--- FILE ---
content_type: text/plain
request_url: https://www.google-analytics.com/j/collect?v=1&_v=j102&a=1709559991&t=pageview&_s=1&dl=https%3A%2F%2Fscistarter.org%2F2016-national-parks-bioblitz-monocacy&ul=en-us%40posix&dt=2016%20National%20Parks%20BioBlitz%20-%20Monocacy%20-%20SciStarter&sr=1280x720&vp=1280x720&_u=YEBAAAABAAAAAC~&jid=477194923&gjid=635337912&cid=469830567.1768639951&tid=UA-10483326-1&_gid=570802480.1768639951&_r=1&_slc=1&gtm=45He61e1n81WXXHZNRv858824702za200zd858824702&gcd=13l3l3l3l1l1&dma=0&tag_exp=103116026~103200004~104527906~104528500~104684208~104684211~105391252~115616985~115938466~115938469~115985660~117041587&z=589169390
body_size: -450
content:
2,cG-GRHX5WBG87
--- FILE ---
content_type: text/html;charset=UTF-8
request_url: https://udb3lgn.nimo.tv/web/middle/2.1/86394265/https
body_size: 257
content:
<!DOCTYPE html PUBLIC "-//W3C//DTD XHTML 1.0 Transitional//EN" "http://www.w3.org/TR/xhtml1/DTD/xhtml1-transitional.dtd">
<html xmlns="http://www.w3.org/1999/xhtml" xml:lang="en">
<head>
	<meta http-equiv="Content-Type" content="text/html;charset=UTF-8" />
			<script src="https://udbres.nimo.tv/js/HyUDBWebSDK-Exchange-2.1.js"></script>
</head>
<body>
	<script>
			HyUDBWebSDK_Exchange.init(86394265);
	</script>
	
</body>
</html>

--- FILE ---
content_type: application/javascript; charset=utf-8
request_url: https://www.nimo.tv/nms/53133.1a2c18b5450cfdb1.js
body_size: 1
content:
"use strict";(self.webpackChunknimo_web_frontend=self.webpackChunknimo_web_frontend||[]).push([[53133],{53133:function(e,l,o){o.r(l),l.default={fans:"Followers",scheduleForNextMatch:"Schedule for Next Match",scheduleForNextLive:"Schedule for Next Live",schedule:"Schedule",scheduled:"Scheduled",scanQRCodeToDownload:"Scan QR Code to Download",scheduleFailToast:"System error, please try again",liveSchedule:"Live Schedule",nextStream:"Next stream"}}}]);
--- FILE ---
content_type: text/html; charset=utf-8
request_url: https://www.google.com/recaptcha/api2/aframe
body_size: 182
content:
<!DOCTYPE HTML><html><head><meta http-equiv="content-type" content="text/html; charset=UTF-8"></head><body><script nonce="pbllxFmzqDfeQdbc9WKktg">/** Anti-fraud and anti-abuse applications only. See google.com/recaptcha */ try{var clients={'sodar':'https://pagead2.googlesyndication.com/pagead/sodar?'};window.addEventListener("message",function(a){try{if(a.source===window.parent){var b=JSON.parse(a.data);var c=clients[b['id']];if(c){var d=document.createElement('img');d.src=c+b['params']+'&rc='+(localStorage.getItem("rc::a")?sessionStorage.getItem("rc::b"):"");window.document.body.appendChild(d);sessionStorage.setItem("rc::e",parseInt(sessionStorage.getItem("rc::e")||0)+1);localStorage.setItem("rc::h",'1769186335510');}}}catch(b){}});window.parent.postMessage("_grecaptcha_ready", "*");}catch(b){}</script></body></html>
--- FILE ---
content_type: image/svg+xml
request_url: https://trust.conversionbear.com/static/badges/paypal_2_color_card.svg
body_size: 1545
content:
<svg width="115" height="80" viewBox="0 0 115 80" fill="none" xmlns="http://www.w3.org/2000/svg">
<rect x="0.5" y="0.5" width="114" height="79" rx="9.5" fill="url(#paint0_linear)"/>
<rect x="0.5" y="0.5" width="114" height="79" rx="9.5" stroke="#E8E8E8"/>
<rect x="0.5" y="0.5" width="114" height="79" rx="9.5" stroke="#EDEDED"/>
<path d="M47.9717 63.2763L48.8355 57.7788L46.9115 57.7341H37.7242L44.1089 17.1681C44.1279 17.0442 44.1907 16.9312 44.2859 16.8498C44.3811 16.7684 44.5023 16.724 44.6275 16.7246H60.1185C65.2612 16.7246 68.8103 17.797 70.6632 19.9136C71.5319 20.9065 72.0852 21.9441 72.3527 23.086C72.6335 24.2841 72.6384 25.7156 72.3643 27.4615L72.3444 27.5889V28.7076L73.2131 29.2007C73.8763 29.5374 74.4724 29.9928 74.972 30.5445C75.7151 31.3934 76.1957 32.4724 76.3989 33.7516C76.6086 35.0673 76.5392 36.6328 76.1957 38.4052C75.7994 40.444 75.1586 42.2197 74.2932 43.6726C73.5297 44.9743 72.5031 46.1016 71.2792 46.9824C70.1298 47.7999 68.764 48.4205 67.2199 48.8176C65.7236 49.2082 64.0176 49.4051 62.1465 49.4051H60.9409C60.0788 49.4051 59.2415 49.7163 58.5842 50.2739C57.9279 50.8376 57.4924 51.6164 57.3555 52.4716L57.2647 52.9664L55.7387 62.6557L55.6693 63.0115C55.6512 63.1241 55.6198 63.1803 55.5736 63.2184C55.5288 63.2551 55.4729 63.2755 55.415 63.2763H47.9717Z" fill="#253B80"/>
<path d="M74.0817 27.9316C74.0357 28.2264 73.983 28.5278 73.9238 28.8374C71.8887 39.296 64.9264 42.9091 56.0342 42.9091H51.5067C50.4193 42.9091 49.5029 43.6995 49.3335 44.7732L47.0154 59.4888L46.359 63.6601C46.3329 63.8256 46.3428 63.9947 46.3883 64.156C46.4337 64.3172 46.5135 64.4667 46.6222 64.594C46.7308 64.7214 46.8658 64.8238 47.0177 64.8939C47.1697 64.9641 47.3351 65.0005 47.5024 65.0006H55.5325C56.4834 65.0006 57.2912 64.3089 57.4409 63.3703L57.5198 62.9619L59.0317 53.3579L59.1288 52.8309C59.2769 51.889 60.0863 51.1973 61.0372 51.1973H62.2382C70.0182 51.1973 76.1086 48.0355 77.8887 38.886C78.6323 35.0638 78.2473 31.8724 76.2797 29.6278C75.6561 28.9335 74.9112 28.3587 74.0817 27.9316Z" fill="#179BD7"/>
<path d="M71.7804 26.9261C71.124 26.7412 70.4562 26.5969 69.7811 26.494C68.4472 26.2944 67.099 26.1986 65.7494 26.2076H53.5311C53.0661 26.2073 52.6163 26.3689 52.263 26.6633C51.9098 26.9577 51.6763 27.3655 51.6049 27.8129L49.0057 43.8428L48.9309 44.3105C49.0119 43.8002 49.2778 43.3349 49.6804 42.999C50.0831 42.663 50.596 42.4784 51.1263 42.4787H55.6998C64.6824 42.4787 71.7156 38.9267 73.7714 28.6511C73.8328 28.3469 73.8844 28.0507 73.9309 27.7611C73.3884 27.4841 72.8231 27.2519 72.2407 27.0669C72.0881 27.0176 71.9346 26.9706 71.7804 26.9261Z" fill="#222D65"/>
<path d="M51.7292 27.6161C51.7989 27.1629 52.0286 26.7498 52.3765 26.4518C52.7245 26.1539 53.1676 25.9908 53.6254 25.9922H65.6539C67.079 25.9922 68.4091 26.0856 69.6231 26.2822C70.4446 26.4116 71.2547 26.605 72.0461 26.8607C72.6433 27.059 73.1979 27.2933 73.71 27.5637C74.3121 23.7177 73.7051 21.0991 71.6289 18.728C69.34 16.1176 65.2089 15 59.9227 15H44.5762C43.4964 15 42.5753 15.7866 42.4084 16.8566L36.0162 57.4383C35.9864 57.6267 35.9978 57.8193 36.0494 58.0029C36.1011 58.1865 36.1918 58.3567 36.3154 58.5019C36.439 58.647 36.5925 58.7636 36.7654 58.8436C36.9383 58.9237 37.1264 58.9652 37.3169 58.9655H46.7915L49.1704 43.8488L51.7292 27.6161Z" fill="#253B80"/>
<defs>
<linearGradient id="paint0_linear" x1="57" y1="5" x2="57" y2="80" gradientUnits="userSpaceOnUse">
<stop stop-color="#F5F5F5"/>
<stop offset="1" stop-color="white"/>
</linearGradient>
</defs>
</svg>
○ ○ ○ ○ ○ ○ ○
## Exercise details:
The answer should be one number: how many lines in the data contain the word "recaptcha".

## Exercise response:
2